- **Description of the task**: Transcribe the entries below without any change, starting with the first line and going on through the line that contains "3. (B) large".

- **Excerpted data**:
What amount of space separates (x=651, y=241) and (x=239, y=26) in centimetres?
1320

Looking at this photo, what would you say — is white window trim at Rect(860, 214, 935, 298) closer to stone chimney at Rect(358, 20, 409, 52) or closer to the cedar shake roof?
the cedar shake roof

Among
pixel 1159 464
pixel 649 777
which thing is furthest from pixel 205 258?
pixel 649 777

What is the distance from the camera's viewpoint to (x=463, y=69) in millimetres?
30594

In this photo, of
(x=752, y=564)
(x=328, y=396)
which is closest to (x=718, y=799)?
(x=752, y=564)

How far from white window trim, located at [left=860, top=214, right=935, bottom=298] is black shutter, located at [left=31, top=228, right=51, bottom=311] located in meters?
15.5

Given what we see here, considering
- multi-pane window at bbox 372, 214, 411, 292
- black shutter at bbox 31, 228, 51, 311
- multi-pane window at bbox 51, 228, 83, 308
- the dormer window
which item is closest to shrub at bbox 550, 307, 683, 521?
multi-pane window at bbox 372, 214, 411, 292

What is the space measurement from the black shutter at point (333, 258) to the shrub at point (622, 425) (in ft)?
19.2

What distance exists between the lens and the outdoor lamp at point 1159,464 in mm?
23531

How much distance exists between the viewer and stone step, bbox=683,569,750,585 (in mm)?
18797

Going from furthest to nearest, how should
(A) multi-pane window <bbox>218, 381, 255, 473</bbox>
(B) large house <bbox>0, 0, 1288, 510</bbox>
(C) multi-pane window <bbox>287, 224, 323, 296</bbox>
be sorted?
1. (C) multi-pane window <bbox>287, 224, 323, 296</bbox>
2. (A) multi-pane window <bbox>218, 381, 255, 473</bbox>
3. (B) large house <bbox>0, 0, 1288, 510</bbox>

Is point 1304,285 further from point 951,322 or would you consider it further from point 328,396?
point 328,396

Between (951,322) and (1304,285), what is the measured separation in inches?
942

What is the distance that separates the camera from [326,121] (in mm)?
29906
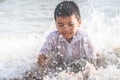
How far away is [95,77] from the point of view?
3.88 metres

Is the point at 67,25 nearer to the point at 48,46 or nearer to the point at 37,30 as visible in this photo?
the point at 48,46

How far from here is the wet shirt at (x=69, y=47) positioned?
4.33 m

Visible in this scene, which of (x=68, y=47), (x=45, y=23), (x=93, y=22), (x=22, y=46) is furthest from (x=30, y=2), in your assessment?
(x=68, y=47)

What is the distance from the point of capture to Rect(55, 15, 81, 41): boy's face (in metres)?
4.05

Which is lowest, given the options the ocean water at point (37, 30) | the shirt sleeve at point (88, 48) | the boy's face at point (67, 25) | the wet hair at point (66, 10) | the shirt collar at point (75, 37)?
the ocean water at point (37, 30)

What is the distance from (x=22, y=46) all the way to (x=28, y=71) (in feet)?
4.11

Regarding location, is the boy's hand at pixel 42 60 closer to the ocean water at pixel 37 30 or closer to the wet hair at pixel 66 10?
the ocean water at pixel 37 30

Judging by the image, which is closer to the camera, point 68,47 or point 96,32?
point 68,47

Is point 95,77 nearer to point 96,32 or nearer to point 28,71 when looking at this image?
point 28,71

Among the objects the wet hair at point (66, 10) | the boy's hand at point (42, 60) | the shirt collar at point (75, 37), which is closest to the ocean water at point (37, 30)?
the boy's hand at point (42, 60)

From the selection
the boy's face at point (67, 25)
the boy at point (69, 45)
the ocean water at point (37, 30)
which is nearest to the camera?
the boy's face at point (67, 25)

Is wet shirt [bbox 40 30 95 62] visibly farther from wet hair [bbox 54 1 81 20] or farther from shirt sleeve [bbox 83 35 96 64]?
wet hair [bbox 54 1 81 20]

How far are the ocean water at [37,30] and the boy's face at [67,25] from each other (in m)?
0.56

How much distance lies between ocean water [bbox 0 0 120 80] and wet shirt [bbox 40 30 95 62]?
1.07 ft
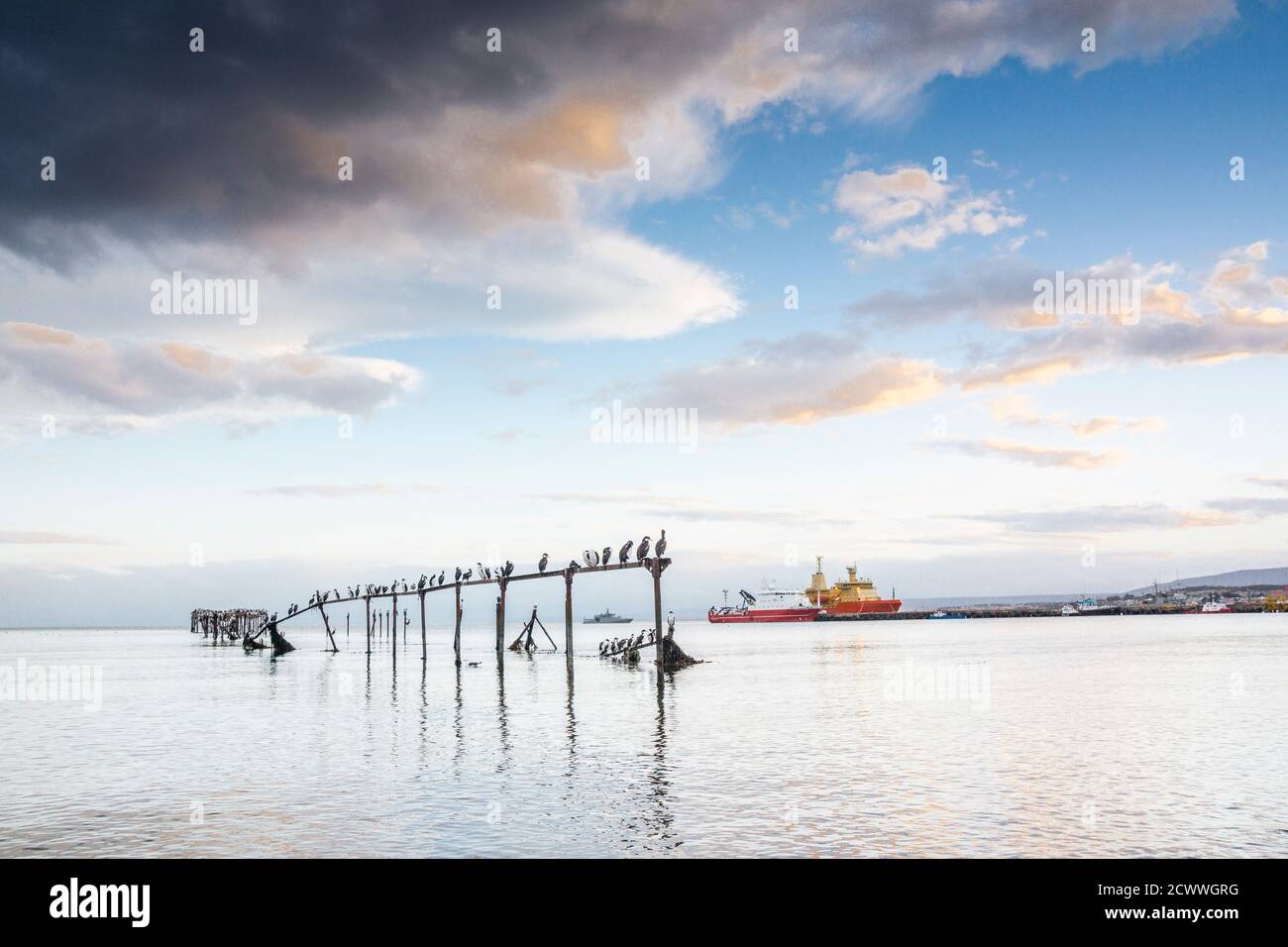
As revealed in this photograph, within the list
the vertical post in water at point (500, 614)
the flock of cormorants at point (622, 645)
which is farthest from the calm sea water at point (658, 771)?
the flock of cormorants at point (622, 645)

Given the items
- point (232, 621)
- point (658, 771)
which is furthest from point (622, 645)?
point (232, 621)

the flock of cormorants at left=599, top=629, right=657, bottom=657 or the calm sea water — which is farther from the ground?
the calm sea water

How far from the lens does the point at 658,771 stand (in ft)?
80.2

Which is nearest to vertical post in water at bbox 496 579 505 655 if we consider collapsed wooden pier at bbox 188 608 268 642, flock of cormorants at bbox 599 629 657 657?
flock of cormorants at bbox 599 629 657 657

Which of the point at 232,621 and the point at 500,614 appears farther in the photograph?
the point at 232,621

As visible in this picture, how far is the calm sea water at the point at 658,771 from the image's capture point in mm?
17297

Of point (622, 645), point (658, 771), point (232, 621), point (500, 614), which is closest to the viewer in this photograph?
point (658, 771)

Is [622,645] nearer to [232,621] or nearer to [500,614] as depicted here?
[500,614]

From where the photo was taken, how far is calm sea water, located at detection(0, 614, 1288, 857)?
17297 mm

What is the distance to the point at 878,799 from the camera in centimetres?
2062

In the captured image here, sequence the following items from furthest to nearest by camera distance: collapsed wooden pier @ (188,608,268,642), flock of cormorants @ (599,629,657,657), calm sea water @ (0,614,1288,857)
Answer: collapsed wooden pier @ (188,608,268,642) → flock of cormorants @ (599,629,657,657) → calm sea water @ (0,614,1288,857)

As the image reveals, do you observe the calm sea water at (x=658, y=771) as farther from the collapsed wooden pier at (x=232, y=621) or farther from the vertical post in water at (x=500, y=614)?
the collapsed wooden pier at (x=232, y=621)

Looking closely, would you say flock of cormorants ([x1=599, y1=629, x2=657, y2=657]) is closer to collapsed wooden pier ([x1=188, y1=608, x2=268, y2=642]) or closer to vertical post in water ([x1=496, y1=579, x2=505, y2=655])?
vertical post in water ([x1=496, y1=579, x2=505, y2=655])
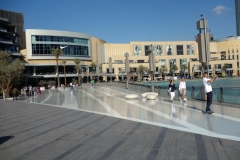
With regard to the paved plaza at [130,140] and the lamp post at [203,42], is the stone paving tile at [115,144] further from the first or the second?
the lamp post at [203,42]

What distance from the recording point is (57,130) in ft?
28.9

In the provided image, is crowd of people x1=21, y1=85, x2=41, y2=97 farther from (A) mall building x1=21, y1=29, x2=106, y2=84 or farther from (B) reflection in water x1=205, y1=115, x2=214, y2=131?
(A) mall building x1=21, y1=29, x2=106, y2=84

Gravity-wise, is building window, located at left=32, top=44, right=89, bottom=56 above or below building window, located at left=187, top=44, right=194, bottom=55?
below

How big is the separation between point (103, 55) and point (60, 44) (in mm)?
26462

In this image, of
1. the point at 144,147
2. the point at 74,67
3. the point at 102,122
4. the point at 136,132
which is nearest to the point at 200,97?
the point at 102,122

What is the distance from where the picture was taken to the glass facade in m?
80.4

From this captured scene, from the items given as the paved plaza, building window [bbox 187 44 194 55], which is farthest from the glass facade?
the paved plaza

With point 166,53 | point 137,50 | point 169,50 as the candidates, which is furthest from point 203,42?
point 169,50

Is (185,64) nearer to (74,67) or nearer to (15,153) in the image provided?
(74,67)

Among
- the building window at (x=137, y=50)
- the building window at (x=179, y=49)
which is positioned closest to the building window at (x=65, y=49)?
the building window at (x=137, y=50)

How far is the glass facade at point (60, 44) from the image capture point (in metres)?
80.4

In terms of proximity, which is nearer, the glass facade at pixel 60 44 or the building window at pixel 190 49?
the glass facade at pixel 60 44

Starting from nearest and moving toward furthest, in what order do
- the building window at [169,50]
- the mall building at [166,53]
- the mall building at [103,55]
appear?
the mall building at [103,55] < the mall building at [166,53] < the building window at [169,50]

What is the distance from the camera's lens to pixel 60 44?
275 ft
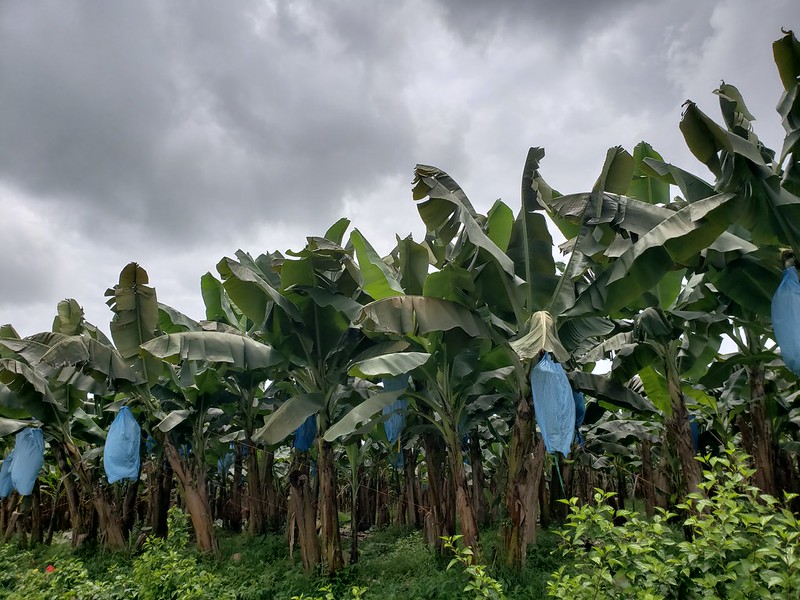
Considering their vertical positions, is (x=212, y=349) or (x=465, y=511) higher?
(x=212, y=349)

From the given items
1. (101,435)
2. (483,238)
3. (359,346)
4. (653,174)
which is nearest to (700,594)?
(483,238)

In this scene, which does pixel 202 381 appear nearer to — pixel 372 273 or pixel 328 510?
pixel 328 510

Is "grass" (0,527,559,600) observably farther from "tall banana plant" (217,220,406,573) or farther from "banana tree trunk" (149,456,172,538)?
"banana tree trunk" (149,456,172,538)

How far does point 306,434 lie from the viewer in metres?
9.02

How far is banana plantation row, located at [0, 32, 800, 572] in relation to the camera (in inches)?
195

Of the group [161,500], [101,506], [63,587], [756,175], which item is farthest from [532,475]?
[161,500]

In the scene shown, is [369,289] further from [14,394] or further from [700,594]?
[14,394]

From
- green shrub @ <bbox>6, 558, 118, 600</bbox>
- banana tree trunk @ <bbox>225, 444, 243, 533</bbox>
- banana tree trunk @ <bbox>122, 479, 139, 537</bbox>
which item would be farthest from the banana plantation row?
banana tree trunk @ <bbox>225, 444, 243, 533</bbox>

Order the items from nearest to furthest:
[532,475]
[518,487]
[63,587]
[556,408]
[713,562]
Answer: [713,562] < [556,408] < [518,487] < [532,475] < [63,587]

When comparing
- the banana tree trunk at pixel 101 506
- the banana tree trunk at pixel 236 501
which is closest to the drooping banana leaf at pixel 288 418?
the banana tree trunk at pixel 101 506

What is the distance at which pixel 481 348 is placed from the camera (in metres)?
7.27

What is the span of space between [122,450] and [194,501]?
1.69 metres

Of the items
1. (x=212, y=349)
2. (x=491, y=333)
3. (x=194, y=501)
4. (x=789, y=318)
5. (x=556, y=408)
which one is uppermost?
(x=212, y=349)

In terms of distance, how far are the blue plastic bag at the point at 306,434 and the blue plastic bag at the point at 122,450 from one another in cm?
255
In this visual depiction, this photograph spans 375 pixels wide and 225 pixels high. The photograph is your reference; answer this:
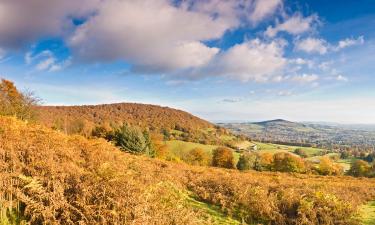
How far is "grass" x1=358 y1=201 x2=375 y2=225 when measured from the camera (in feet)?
33.1

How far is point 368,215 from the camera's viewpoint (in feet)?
36.6

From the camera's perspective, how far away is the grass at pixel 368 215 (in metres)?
10.1

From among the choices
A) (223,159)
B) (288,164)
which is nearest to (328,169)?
(288,164)

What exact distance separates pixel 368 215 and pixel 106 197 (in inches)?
404

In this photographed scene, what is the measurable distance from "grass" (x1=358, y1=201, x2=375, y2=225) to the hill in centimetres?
70

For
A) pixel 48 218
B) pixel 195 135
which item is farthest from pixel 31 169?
pixel 195 135

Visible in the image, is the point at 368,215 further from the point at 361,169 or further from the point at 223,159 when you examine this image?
the point at 361,169

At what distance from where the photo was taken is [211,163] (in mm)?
86875

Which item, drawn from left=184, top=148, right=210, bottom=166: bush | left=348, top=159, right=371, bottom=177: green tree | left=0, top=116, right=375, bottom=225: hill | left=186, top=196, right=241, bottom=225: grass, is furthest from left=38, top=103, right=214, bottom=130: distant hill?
left=186, top=196, right=241, bottom=225: grass

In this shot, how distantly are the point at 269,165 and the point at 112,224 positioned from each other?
80622 millimetres

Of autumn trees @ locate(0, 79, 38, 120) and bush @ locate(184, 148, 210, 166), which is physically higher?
autumn trees @ locate(0, 79, 38, 120)

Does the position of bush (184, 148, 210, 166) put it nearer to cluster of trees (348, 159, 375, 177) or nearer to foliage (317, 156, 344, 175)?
foliage (317, 156, 344, 175)

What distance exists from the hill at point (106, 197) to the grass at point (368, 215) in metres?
0.70

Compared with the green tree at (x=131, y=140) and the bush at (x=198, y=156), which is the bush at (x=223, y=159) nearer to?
the bush at (x=198, y=156)
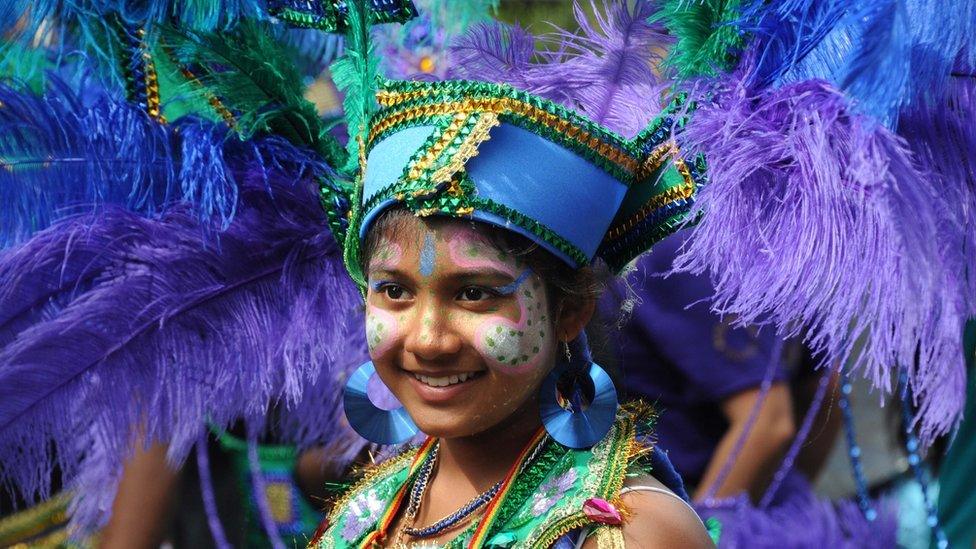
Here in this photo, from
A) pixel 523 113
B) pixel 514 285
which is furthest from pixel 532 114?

- **Output below**:
What amount of space separates (x=651, y=241) and (x=239, y=26) in centimetres?
1320

Looking at this photo, what would you say — is white window trim at Rect(860, 214, 935, 298) closer to stone chimney at Rect(358, 20, 409, 52) or closer to the cedar shake roof?
the cedar shake roof

Among
pixel 1159 464
pixel 649 777
which thing is furthest from pixel 205 258?
pixel 649 777

What is the distance from the camera's viewpoint to (x=463, y=69) in millimetres?
30594

In this photo, of
(x=752, y=564)
(x=328, y=396)
which is closest to (x=718, y=799)?
(x=752, y=564)

How far from white window trim, located at [left=860, top=214, right=935, bottom=298] is black shutter, located at [left=31, top=228, right=51, bottom=311] located in meters?
15.5

Given what we see here, considering
- multi-pane window at bbox 372, 214, 411, 292
- black shutter at bbox 31, 228, 51, 311
- multi-pane window at bbox 51, 228, 83, 308
- the dormer window
which item is closest to shrub at bbox 550, 307, 683, 521?
multi-pane window at bbox 372, 214, 411, 292

What is the space measurement from the black shutter at point (333, 258) to the shrub at point (622, 425) (in ft)?
19.2

What distance exists between the lens and the outdoor lamp at point 1159,464 in mm?
23531

How much distance exists between the viewer and stone step, bbox=683,569,750,585 (in mm)?
18797

Going from furthest to nearest, how should
(A) multi-pane window <bbox>218, 381, 255, 473</bbox>
(B) large house <bbox>0, 0, 1288, 510</bbox>
(C) multi-pane window <bbox>287, 224, 323, 296</bbox>
be sorted?
1. (C) multi-pane window <bbox>287, 224, 323, 296</bbox>
2. (A) multi-pane window <bbox>218, 381, 255, 473</bbox>
3. (B) large house <bbox>0, 0, 1288, 510</bbox>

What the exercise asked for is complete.